WASHINGTON, June 3rd – The tale of the season for the AL West was supposed to be a battle between the defending pennant-winning Texas Rangers, and the retooled pitching staff of the Oakland Athletics. Instead, it’s turned into a race around .500, as the Rangers, just 31-26, lead the three teams below in their division by margins ranging from just 1.5-4 games.
The Rangers started the year on fire, shooting out to a 10-3 start, segued into an 8-15 slump, and have been up and down ever since. The Seattle Mariners, surprisingly sitting in second place, started off 8-15, and have gone 21-12 since, to move to just 1.5 games back. The Los Angeles Angels seized control of the division when Texas was struggling, but are now 2.5 games out. Finally, the A’s have seen their offense implode, earning a trip to fourth place.

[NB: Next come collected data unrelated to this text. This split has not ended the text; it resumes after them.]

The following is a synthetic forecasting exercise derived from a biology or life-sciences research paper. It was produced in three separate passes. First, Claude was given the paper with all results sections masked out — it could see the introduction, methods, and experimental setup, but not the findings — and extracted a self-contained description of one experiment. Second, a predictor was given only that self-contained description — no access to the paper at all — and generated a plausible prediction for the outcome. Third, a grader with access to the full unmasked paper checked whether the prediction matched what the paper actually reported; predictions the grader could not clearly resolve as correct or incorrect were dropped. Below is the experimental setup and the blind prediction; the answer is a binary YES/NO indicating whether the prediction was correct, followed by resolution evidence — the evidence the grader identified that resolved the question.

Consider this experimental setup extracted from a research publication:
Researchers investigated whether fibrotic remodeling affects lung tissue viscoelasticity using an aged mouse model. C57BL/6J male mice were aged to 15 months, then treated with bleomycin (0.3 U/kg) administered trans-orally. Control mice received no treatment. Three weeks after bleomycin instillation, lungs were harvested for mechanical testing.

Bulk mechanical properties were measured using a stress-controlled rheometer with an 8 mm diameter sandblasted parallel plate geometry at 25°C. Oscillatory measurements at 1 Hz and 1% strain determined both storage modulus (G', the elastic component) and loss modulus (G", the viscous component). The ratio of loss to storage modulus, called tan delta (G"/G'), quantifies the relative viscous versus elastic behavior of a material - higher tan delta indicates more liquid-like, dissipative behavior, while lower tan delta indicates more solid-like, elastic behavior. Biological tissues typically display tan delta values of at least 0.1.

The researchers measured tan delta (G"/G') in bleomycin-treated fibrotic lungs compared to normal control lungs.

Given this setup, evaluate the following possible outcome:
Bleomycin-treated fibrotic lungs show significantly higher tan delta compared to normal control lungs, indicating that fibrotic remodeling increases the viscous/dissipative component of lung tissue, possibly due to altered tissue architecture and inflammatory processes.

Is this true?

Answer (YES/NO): NO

Only in the early summer of the baseball season, May, June, July, can a close race involving an entire division be seen. Very much the same thing is going on in the five-team AL East, where all five teams, from the New York Yankees to the Baltimore Orioles, are separated by only six games.

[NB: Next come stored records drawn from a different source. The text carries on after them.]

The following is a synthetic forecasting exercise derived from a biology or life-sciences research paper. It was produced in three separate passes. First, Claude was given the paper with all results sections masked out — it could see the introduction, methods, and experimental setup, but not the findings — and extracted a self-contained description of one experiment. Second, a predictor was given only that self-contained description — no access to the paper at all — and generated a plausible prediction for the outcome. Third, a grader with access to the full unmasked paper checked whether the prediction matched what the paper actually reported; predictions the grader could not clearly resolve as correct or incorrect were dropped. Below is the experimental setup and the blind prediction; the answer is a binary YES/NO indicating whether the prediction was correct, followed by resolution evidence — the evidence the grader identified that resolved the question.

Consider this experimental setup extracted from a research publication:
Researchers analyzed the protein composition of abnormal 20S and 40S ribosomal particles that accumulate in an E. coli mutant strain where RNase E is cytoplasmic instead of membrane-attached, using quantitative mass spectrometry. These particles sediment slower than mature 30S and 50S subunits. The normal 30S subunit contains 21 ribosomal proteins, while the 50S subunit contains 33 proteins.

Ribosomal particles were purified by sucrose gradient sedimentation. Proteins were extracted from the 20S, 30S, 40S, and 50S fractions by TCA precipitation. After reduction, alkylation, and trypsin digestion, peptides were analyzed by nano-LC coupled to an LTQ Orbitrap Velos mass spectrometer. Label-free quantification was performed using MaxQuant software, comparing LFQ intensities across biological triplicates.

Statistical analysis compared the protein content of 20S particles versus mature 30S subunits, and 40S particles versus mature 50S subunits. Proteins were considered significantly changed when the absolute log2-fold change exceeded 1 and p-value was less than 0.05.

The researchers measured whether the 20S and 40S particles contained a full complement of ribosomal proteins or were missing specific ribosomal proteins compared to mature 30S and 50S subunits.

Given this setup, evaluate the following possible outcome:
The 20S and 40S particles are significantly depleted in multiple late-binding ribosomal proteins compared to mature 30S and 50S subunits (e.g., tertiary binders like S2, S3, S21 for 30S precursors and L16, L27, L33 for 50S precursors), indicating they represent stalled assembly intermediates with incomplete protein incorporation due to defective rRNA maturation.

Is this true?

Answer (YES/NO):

So much pride and attention is put into the September playoff “races”, of which there are often only one or two battles that fit that description. The real months where seasons are won and lost are the middle two, the hot days of June and July. Over the next two months, and a little help from August if necessary, the pretenders will be banished from contention, making way for the highly publicized two-team pushes of late August and early September.
For our target case, the AL West, the burning question is which pair of teams will emerge from the dog days of summer? Or, more accurately, can any of these teams consolidate into a contender?

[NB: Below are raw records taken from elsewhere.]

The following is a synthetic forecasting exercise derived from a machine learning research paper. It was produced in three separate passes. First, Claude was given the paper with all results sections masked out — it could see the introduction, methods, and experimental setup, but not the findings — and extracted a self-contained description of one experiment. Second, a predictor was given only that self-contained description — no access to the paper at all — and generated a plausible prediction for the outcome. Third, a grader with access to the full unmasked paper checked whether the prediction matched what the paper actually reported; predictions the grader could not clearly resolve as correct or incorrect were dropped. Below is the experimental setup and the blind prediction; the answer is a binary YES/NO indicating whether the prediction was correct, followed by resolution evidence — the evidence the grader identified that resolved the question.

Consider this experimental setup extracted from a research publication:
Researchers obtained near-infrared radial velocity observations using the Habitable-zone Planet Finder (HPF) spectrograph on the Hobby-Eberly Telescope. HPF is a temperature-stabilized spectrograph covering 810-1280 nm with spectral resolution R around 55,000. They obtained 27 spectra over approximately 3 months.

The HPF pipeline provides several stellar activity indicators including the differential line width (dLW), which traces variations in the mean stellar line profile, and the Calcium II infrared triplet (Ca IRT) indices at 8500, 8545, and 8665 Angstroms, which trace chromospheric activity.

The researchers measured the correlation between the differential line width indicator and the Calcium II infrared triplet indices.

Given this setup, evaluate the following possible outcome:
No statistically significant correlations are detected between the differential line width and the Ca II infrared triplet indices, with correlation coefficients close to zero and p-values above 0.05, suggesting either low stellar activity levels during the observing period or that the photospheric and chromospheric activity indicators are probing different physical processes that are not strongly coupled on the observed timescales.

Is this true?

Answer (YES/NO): NO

Beginning with the process of elimination, it’s a simple task to spot which of these four teams doesn’t belong. Unsurprisingly, it’s the surprise of the bunch, the Mariners. The pitching staff for the Mariners has produced as usual, this year rallying behind defending AL Cy Young award-winner Felix Hernandez and top prospect Michael Pineda. The problem with that system? Seattle’s anemic offense and the comparative pitching strength of the entire division. As long as the Mariners only get hitting production out of two spots, their march up the division standings will come to an end.
Where to go next? To the other struggling offense of the division, namely to Oakland. The A’s aren’t that much better than the Mariners in any of the three main aspects, but together, they’re easily a leg up on Seattle. Sadly for all the preseason predictions, the A’s, with their struggling offense, won’t be able to contend for the division after the dog days of summer pass by.
That would leave standing the Rangers and Angels, two evenly matched teams with identical strengths and weaknesses. Only one pair of teams can emerge into the stretch race, and Texas and Los Angeles, two well-rounded squads, seem poised to beat out the Seattle Mariners and the Oakland Athletics.
But anything can happen in mid-summer, and no matter which two teams come out of it, this AL West race will go down as one of the most dramatic in the three-division era.